Secondo le proiezioni citate da 3Bmeteo.com, la probabilità di sviluppo di El Niño entro l’estate è elevata. Resta però ancora da capire quale intensità potrà raggiungere. Le stime indicano un evento almeno moderato, con la possibilità che diventi forte, ma i modelli non sono ancora allineati.
Francesco Nucera, meteorologo di 3Bmeteo.com, spiega che nel Pacifico equatoriale è presente una quantità importante di calore, anche sotto la superficie oceanica. Sarà però la risposta dell’atmosfera nei prossimi mesi a stabilire se il fenomeno resterà moderato o se potrà assumere caratteristiche più intense.
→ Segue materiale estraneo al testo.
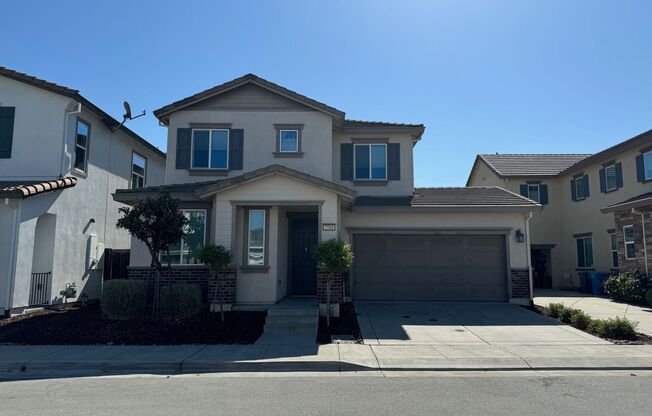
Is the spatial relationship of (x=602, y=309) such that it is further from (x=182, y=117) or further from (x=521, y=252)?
(x=182, y=117)

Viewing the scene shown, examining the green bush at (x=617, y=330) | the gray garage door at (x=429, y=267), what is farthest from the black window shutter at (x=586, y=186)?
the green bush at (x=617, y=330)

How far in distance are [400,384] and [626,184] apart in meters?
16.5

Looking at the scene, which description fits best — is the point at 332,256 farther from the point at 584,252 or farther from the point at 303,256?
the point at 584,252

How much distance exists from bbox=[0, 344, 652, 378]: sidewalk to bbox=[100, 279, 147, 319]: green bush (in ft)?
7.07

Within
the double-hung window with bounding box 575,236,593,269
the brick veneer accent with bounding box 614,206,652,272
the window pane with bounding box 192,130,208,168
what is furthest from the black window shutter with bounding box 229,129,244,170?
the double-hung window with bounding box 575,236,593,269

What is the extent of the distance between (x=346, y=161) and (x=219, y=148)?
433cm

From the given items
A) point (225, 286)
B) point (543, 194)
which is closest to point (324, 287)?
point (225, 286)

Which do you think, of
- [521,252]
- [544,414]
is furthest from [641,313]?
[544,414]

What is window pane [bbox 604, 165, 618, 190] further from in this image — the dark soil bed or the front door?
the dark soil bed

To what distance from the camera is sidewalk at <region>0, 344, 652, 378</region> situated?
24.6ft

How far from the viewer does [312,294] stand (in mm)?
13922

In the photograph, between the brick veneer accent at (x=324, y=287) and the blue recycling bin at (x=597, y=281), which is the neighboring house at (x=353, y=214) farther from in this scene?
the blue recycling bin at (x=597, y=281)

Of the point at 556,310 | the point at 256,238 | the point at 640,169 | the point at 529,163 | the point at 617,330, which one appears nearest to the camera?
the point at 617,330

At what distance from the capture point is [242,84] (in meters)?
14.7
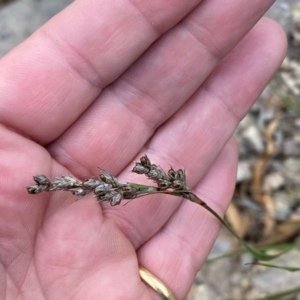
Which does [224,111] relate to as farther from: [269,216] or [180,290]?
[269,216]

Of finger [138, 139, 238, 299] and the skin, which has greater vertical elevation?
the skin

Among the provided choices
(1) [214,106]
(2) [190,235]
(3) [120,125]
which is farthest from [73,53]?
(2) [190,235]

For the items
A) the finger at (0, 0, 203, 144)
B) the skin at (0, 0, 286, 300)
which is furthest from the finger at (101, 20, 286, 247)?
the finger at (0, 0, 203, 144)

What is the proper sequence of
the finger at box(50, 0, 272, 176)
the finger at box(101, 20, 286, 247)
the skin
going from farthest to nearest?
the finger at box(101, 20, 286, 247) < the finger at box(50, 0, 272, 176) < the skin

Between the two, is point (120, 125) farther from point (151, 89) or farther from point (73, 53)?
point (73, 53)

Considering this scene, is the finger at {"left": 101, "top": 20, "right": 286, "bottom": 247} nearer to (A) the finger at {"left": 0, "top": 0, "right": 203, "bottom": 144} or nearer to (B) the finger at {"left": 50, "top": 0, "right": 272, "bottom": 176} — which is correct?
(B) the finger at {"left": 50, "top": 0, "right": 272, "bottom": 176}

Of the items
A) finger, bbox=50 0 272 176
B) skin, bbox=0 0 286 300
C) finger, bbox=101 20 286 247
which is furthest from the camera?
finger, bbox=101 20 286 247
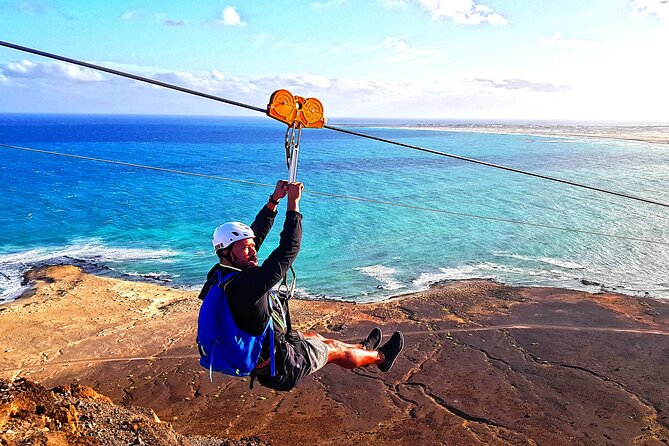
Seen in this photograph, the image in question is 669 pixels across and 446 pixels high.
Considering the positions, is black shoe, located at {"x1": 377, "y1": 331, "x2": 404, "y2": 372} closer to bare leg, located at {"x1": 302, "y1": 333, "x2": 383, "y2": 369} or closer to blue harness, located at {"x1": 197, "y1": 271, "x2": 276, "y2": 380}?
bare leg, located at {"x1": 302, "y1": 333, "x2": 383, "y2": 369}

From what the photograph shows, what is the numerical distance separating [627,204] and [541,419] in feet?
103

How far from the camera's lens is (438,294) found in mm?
18016

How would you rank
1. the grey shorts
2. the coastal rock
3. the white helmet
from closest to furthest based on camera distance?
the white helmet, the grey shorts, the coastal rock

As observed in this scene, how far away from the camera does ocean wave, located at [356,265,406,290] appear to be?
19.8 metres

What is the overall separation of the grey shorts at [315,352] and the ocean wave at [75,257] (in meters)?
16.4

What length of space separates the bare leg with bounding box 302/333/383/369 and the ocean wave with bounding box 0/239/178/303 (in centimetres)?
1601

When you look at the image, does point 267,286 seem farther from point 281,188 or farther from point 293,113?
point 293,113

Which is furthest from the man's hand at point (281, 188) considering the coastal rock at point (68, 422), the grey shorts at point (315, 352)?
the coastal rock at point (68, 422)

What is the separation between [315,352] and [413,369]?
7481mm

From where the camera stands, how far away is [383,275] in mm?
21156

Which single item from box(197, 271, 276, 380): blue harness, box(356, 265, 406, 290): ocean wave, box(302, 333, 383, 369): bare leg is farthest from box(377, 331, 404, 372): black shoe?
box(356, 265, 406, 290): ocean wave

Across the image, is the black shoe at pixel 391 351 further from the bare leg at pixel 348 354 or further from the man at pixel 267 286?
the man at pixel 267 286

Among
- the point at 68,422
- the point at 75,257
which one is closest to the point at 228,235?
the point at 68,422

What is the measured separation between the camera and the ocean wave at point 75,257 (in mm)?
20297
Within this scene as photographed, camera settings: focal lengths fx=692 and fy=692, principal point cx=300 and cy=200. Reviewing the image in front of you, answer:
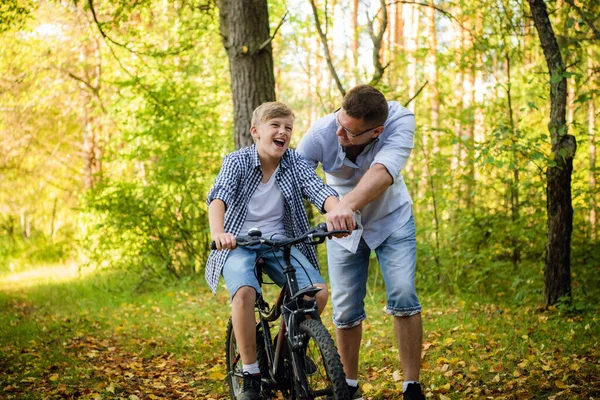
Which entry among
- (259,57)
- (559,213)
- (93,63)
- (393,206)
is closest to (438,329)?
(559,213)

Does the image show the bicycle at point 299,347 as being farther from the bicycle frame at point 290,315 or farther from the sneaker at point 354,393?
the sneaker at point 354,393

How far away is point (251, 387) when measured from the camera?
3781mm

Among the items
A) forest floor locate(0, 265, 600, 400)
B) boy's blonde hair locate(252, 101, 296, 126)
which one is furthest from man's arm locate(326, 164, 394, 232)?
forest floor locate(0, 265, 600, 400)

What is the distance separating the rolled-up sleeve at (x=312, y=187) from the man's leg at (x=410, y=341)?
81 cm

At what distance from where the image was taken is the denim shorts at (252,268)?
3.73 meters

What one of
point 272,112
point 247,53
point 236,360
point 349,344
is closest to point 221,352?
point 236,360

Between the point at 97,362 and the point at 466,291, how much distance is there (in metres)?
4.61

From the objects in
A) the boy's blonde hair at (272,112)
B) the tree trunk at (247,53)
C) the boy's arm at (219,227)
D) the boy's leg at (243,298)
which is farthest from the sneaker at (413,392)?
the tree trunk at (247,53)

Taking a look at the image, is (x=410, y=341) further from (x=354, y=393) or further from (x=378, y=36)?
(x=378, y=36)

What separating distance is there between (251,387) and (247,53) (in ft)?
17.4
Il confronto con i grandi eventi del passato, come quelli del 1982-83, 1997-98 e 2015-16, è quindi prematuro. L’ipotesi di un El Niño forte può essere discussa, ma non è ancora possibile definirne la portata.
Perché El Niño non significa caldo automatico in Europa
El Niño è la fase calda dell’ENSO, un fenomeno climatico che modifica la circolazione atmosferica su scala globale. In alcune aree del pianeta gli effetti sono più chiari. In Europa, invece, l’influenza è più debole e passa attraverso meccanismi indiretti.
Uno degli effetti più noti riguarda la temperatura media globale. Quando El Niño raggiunge una certa intensità, parte del calore accumulato nell’oceano viene trasferito all’atmosfera. Questo può contribuire a far salire la temperatura media del pianeta.
Questo non significa, però, caldo ovunque e nello stesso periodo. Alcune aree possono scaldarsi di più, altre meno, mentre in alcune zone possono verificarsi condizioni opposte a causa della circolazione atmosferica.
Per l’Italia, quindi, non esiste una regola semplice. La presenza di El Niño non determina da sola un’estate molto calda. Le ondate di calore sul Mediterraneo dipendono soprattutto dalle configurazioni atmosferiche tra Atlantico, Europa e Nord Africa.
Clima più caldo e ondate di calore più intense
Il quadro attuale va letto anche alla luce del riscaldamento globale. Oggi la temperatura media del pianeta è più alta rispetto al passato. Questo significa che le ondate di calore partono da una base termica già più elevata.
Anche situazioni meteorologiche che in passato avrebbero prodotto caldo moderato possono oggi favorire temperature più alte. Per questo attribuire ogni episodio di caldo intenso a El Niño sarebbe scorretto.
Il fenomeno resta un elemento importante del sistema climatico, ma non è l’unico fattore in gioco. In Europa e in Italia pesano la posizione degli anticicloni, le correnti atlantiche, la temperatura del Mediterraneo e la variabilità meteorologica stagionale.
La fase più interessante per osservare eventuali influenze sul continente europeo potrebbe arrivare tra autunno e inverno. Anche in quel caso, però, si parlerà di probabilità e non di rapporti diretti di causa-effetto.
El Niño può contribuire a rendere più caldo il clima globale, ma non basta da solo a spiegare il meteo italiano. La prudenza resta necessaria, soprattutto quando si collegano fenomeni planetari a episodi locali di caldo o maltempo.